REPRESSÃO INTERNACIONAL

OS BASTIDORES

Arepressão política da ditadura militar avançou as fronteiras do País. Além da conhecida Operação Condor, colaboração entre regimes autoritários da América do Sul iniciada nos anos 70, o governo brasileiro usou o aparato do Ministério das Relações Exteriores para vigiar e perseguir inimigos políticos. O relatório final da Comissão Nacional da Verdade detalha a atuação de agentes e diplomatas fora do País, assim como a colaboração estrangeira com o aparelho repressor, como a da diplomacia brasileira.

 

O Itamaraty contava com duas estruturas ligadas à repressão política, uma das quais clandestinas e ainda hoje negada por veteranos da diplomacia brasileira, apesar da documentação e dos depoimentos levantados pela CNV. O Centro de Informações do Exterior (CIEx) participou da vigilância de exilados e até de aliados do regime, como o ex-ministro Delfim Netto, além de ter ajudado no sequestro de opositores fora do Brasil, antes mesmo da articulação da Operação Condor.

 

 

Trechos

 

 

 

WILSON TOSTA / Rio

Os braços repressores do Itamaraty surgiram logo após o golpe de 1964. A Divisão de Segurança e Informações surgiu em 1967, a partir da antiga Seção de Segurança Nacional criada no Ministério de Relações Exteriores nos anos 30. Segundo um diplomata, sua função era a coleta de informações, por meio de fontes e recursos legais e abertos. O “trabalho sujo” cabia ao Centro de Informações Exteriores (CIEx), de 1966, que recorria a meios clandestinos para monitorar “ações subversivas” de brasileiros fora do País.

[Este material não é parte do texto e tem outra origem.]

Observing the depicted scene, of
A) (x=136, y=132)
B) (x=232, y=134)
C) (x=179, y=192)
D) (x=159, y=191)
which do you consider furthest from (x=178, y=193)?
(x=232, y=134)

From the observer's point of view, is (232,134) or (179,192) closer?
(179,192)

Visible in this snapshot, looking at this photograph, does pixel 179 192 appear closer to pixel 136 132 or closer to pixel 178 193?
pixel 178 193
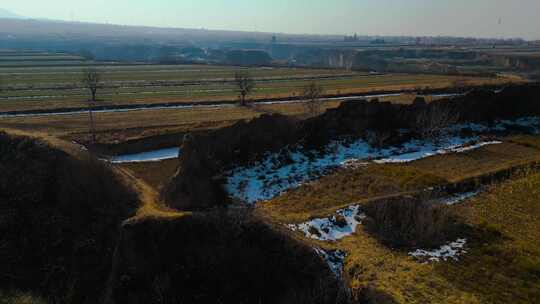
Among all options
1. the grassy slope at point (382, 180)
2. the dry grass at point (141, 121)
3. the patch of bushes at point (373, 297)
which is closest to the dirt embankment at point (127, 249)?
the patch of bushes at point (373, 297)

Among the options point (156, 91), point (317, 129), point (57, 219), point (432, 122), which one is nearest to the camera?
point (57, 219)

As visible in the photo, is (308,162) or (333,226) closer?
(333,226)

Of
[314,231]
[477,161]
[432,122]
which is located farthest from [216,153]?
[432,122]

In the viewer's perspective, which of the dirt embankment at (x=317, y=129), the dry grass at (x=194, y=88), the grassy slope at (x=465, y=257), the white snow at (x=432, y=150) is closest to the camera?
the grassy slope at (x=465, y=257)

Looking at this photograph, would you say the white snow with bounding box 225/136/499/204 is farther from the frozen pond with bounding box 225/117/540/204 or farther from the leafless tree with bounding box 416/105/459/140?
the leafless tree with bounding box 416/105/459/140

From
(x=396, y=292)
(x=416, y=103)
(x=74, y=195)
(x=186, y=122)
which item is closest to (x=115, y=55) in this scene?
(x=186, y=122)

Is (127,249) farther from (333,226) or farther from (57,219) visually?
(333,226)

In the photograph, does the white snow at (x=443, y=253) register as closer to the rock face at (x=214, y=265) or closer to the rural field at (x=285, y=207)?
the rural field at (x=285, y=207)
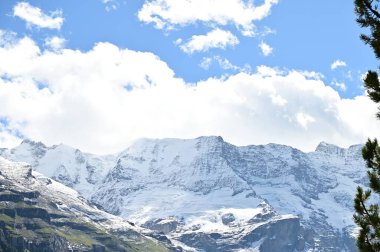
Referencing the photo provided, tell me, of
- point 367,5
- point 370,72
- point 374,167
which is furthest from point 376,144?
point 367,5

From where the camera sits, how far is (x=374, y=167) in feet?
87.9

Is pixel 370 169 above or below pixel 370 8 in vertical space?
below

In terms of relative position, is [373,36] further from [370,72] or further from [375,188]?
[375,188]

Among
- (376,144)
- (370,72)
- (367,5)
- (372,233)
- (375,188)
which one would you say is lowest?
(372,233)

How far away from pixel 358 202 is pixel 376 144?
226cm

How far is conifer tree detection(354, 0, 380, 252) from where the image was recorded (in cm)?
2531

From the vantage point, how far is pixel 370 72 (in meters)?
25.3

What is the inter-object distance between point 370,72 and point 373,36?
1.28 metres

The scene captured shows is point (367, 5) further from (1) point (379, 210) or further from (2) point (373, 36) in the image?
(1) point (379, 210)

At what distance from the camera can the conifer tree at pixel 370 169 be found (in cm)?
2531

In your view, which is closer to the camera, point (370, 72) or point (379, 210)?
point (370, 72)

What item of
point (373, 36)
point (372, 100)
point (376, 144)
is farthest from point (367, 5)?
point (376, 144)

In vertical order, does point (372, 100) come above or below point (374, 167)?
above

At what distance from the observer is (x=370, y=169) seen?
26.8 m
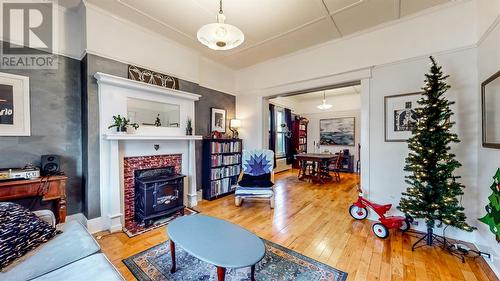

Essa atuação no “combate à subversão” não era de todo nova no Itamaraty, como destaca o relatório da CNV. Em 1925, o ministro plenipotenciário (chefe de missão diplomática) do Brasil em Berna (Suíça), Raul Paranhos de Rio Branco, iniciou um intercâmbio com a chamada Entente Internationale Anticommuniste (EIA), organização chefiada pelo advogado suíço Théodore Aubert cujo objetivo era combater a Internacional Comunista.

 

Documentos e depoimentos obtidos pela Comissão da Verdade mostram que o CIEx existia secretamente no Itamaraty, protegido por falsos nomes. O órgão tinha uma central que se comunicava com bases no exterior (BEXes) por meio de um canal próprio e exclusivo. O mecanismo não permitia que elas se comunicassem umas com as outras.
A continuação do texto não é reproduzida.